------ SUPPLIED INFORMATION
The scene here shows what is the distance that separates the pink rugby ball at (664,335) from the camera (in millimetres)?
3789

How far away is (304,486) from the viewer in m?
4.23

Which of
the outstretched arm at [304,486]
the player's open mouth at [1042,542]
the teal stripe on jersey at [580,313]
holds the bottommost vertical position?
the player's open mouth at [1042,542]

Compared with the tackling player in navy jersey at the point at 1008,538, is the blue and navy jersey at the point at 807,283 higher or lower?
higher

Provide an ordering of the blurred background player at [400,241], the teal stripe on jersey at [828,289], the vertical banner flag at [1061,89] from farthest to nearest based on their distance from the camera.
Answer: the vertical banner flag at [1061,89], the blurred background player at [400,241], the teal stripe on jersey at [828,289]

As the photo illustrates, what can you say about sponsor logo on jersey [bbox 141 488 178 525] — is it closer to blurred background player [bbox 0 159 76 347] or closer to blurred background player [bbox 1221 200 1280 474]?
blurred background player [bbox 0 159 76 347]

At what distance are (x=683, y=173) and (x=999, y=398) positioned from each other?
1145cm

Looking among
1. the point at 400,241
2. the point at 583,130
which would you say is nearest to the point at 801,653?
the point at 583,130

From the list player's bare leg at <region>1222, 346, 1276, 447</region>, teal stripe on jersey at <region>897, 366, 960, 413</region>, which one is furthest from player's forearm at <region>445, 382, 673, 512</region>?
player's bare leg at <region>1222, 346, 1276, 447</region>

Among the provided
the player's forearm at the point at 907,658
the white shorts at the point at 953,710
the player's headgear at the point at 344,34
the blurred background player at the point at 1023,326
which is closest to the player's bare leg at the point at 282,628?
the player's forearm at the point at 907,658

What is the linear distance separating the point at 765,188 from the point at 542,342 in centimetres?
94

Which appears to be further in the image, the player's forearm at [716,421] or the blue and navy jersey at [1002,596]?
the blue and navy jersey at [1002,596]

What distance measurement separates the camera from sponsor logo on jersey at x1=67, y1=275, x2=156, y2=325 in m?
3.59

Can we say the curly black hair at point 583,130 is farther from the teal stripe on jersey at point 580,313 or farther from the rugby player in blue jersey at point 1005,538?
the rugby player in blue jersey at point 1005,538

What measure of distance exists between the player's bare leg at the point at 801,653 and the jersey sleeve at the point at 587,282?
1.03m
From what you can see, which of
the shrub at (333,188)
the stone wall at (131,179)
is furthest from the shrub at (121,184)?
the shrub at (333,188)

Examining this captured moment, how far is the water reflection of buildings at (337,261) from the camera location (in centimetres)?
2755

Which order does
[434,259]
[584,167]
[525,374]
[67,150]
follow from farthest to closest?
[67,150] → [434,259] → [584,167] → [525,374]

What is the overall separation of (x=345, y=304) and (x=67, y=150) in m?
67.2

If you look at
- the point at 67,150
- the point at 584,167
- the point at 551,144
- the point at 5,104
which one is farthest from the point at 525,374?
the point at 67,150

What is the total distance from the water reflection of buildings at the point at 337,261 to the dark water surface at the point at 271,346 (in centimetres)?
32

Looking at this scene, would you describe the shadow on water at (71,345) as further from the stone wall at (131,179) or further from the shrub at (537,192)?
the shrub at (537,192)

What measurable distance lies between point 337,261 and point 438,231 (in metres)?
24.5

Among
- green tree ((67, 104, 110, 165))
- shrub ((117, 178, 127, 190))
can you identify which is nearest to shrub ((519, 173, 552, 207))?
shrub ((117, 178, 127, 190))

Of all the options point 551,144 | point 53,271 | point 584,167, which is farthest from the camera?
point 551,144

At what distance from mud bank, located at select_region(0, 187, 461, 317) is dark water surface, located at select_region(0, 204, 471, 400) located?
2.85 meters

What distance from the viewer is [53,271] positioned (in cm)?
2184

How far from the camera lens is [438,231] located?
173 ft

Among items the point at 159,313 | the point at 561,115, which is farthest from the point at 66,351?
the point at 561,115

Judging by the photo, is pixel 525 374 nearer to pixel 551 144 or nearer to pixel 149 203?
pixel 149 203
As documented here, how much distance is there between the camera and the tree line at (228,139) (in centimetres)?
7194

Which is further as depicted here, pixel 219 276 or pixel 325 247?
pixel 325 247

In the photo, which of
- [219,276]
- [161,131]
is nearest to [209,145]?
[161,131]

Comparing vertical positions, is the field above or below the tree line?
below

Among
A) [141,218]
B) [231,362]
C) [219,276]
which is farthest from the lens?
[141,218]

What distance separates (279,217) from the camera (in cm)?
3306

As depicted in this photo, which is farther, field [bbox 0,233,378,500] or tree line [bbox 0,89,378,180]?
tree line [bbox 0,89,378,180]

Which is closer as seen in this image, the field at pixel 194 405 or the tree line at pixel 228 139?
------------
**DESCRIPTION OF THE TASK:** Reproduce the lines verbatim, starting at the line with "What measure of" and ending with the line with "[67,150] → [434,259] → [584,167] → [525,374]", both of those lines included.

**RESULT:**
What measure of distance exists between the player's bare leg at the point at 801,653 and the jersey sleeve at the point at 587,282?
1.03m
From what you can see, which of
the shrub at (333,188)
the stone wall at (131,179)
is furthest from the shrub at (121,184)?
the shrub at (333,188)

Examining this captured moment, how far is the water reflection of buildings at (337,261) from the camera location (in centimetres)?
2755

Which order does
[434,259]
[584,167]
[525,374]
[67,150]
follow from farthest to closest?
[67,150] → [434,259] → [584,167] → [525,374]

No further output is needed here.